There’s a downside to being seen as mad though, which is that you have to live up to it. The moment you reveal yourself as a triathlete there are certain things you can never do again. You can never fail to get the lid off a jar, never complain about a wheelie bin being too heavy, and never stomp slowly up some stairs with aching legs from your last training session, without some smart arse saying: ‘I thought you were supposed to be fit.’

Equally, you can never go and do a single-discipline race unless you somehow combine it with some other training, which in reality means running or cycling to every gala, time trial, road run or cross-country race you do for the rest of your life. If you ever turn up having driven, you’ll immediately lose your ‘mad’ tag forever and will be viewed as a mere mortal.

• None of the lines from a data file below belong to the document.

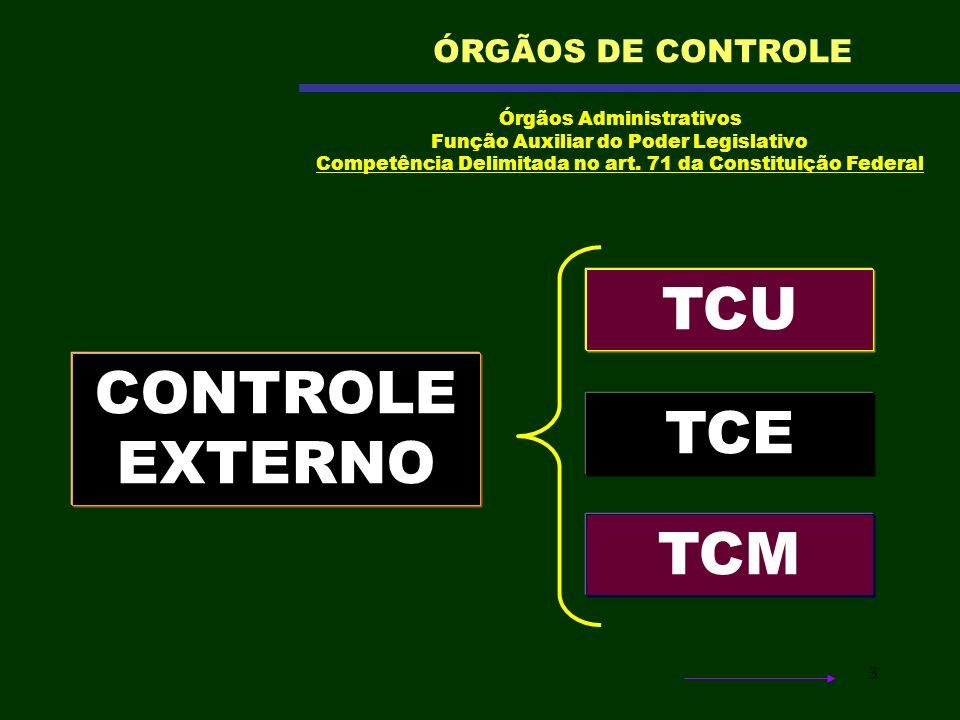 TCU CONTROLE EXTERNO TCE TCM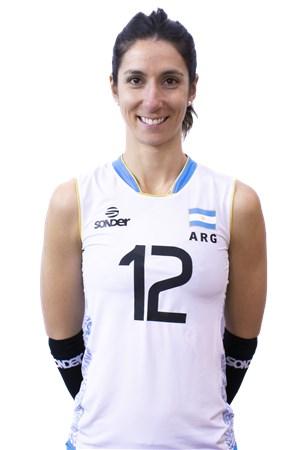 12タティアナ・リッソ/Tatiana Soledad Rizzo、バレーボールアルゼンチン代表選手(東京オリンピック2020-2021出場)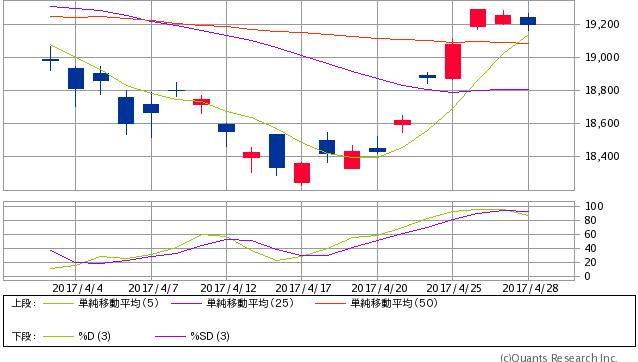 日経平均株価(現物) 日足(SBI証券提供)
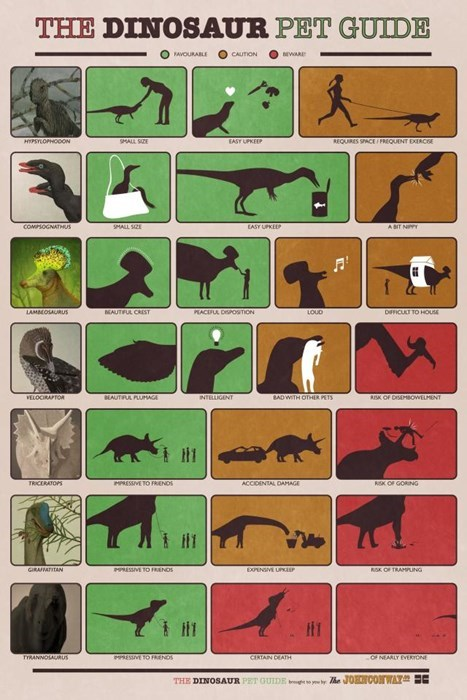 Ever Want a Dinosaur as a Pet? Well Here's Your Guide!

This has happened to me twice recently thanks to an open-water swim race and a 10k run. The swimming race was the Midland Open Water Championships which was taking place in a lake about 25 miles from my home, slap within range for my fellow swimmers to say: ‘I expect you’ll be cycling there you mad bugger.’ As it happened I wanted to do well in this race so had thought about driving there, however I was trapped by my own mythology so had to say ‘Of course, it’s only a 50-mile round trip punctuated by a 3km race, child’s play for us triathletes.’

And so it was that the 6am country-lane rabbits witnessed a man on a bike grumbling along at the speed of a gas leak. Being a mad triathlete, cycling there didn’t have a particularly detrimental effect on my swimming performance (I won!), however after emerging exhausted and weed-strewn from the water, and accepting all the ‘you’re mad’ plaudits, I then faced the ride home, which I’m very glad no one witnessed because with a waterlogged wetsuit and aching limbs it took me longer to cycle back than it takes my laptop to reconfigure Windows.

More extreme perhaps was the 10k run I did the following weekend, because that race takes place right on my doorstep. With a start-line literally 50m from my door I had access to pre-race luxuries like toast, drinks, lounging on my settee and using my own toilet. But ‘just’ doing a 10k for a triathlete is considered unthinkable and I had several ‘expect you’ll do some mad ride before it’ comments, which made me think that claiming I was warming up for the run by mowing my lawn would sound like I was clutching at more straws than a scarecrow with eczema. As such I was compelled to head off on my bike at 8am for a 25-mile stomp around the lanes, arriving back just in time to lie on my front lawn looking as filthy as a student’s kitchen before joining the throng of runners outside my house and setting off like a wardrobe that’s had a brain haemorrhage.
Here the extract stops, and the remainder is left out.